Le hasard du calendrier veut que je sois née le 31 juillet, c’est à dire pendant les vacances d’été à Cuba comme en France. Aujourd’hui est à nouveau un grand jour : celui de mon anniversaire et je suis de retour à la maison pour mes vacances. J’ai organisé un bon repas pour ma famille avec l’aide de mes tantes. Je me suis levée tôt et je me suis pomponnée, j’ai répondu au téléphone car personne ne m’a oubliée. Vers le milieu de la matinée, il a appelé et m’a annoncée sa visite. Il viendra, il me l’a promis.

Alors j’ai pris mon sac avec mes dollars et je suis sortie en ville. J’ai traîné dans les boutiques, j’ai acheté un gros gâteau, des bougies, j’ai acheté plusieurs bouteilles de boisson à l’orange, la même. J’ai retenu une caisse de bières et deux bouteilles de rhum vieux, son préféré. J’ai fait livrer le tout par un taxi. Puis j’ai recommencé à faire les boutiques, j'ai acheté des vêtements, un petit sac à main, du maquillage. J’ai appelé chez moi et maman a répondu qu’il était là, il m’attendait. J’ai dit que je ne tarderai plus guère à rentrer. Je suis allée au cinéma, je ne me souviens pas du film, je voyais celui d’une petite fille aux cheveux noirs et aux yeux brillants d’amour qui se penchait à la fenêtre.
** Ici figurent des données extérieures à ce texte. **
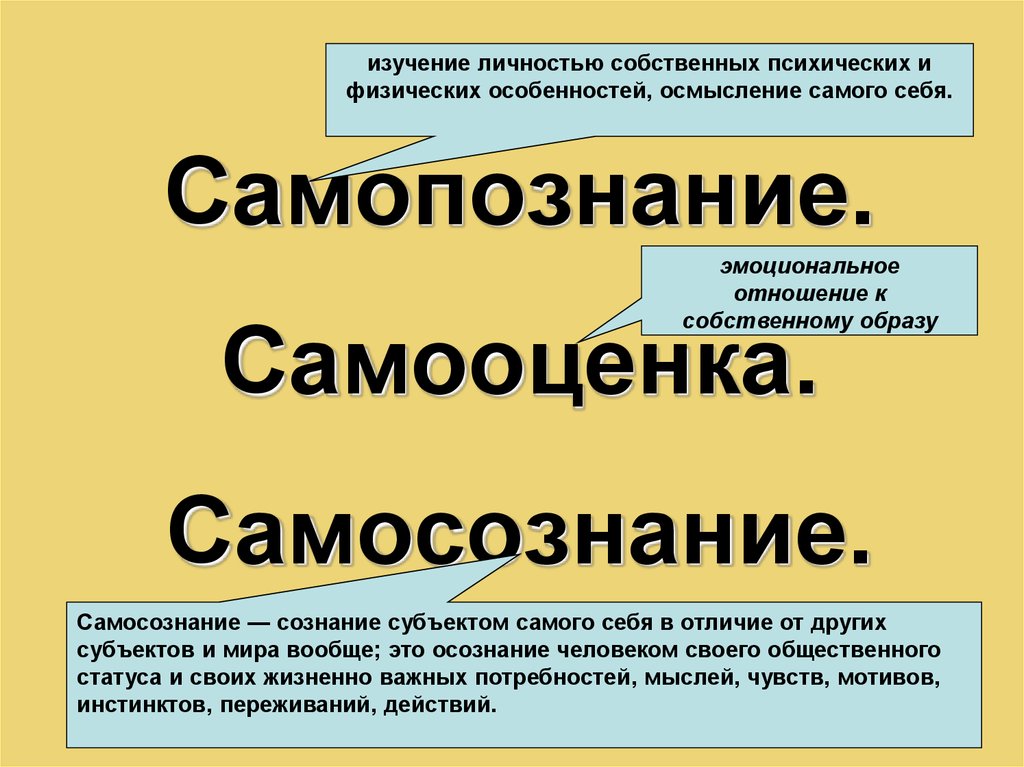 изучение личностью собственных психических и физических особенностей, осмысление самого себя.

Самопознание.

эмоциональное отношение к собственному образу

Самооценка.

Самосознание.

Самосознание — сознание субъектом самого себя в отличие от других субъектов и мира вообще; это осознание человеком своего общественного статуса и своих жизненно важных потребностей, мыслей, чувств, мотивов, инстинктов, переживаний, действий.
Ensuite j’ai appelé à nouveau et j’ai dit à maman qu’ils commencent à manger que j’étais retenue par plusieurs amies et que j’allais bientôt arriver. Maman n’a rien demandé, je crois qu’elle a compris.

J’ai attendu que la nuit tombe et je me suis dirigée chez moi lentement, sans mes paquets, je les ai offerts à mes copines pour mon anniversaire. Au coin de la rue mes yeux se sont portés directement à la fenêtre et je l’ai vu, mon père était appuyé sur le rebord. Il avait certainement bu le rhum et la bière. Il attendait sa fille rentrée de l'étranger et qui avait certainement encore beaucoup de choses pour lui. Il ignorait qu'il lui faisait en cet instant son plus beau cadeau car il attendait le visage penché à l’extérieur comme la petite fille aux cheveux noirs et aux yeux brillants d’amour d' il y a longtemps, trop longtemps. Elle se penchait jusqu’à en avoir mal aux bras, aux genoux. Jusqu’à ce qu’elle tombe de fatigue et aille se coucher en silence. Il y a longtemps déjà mais c’était hier.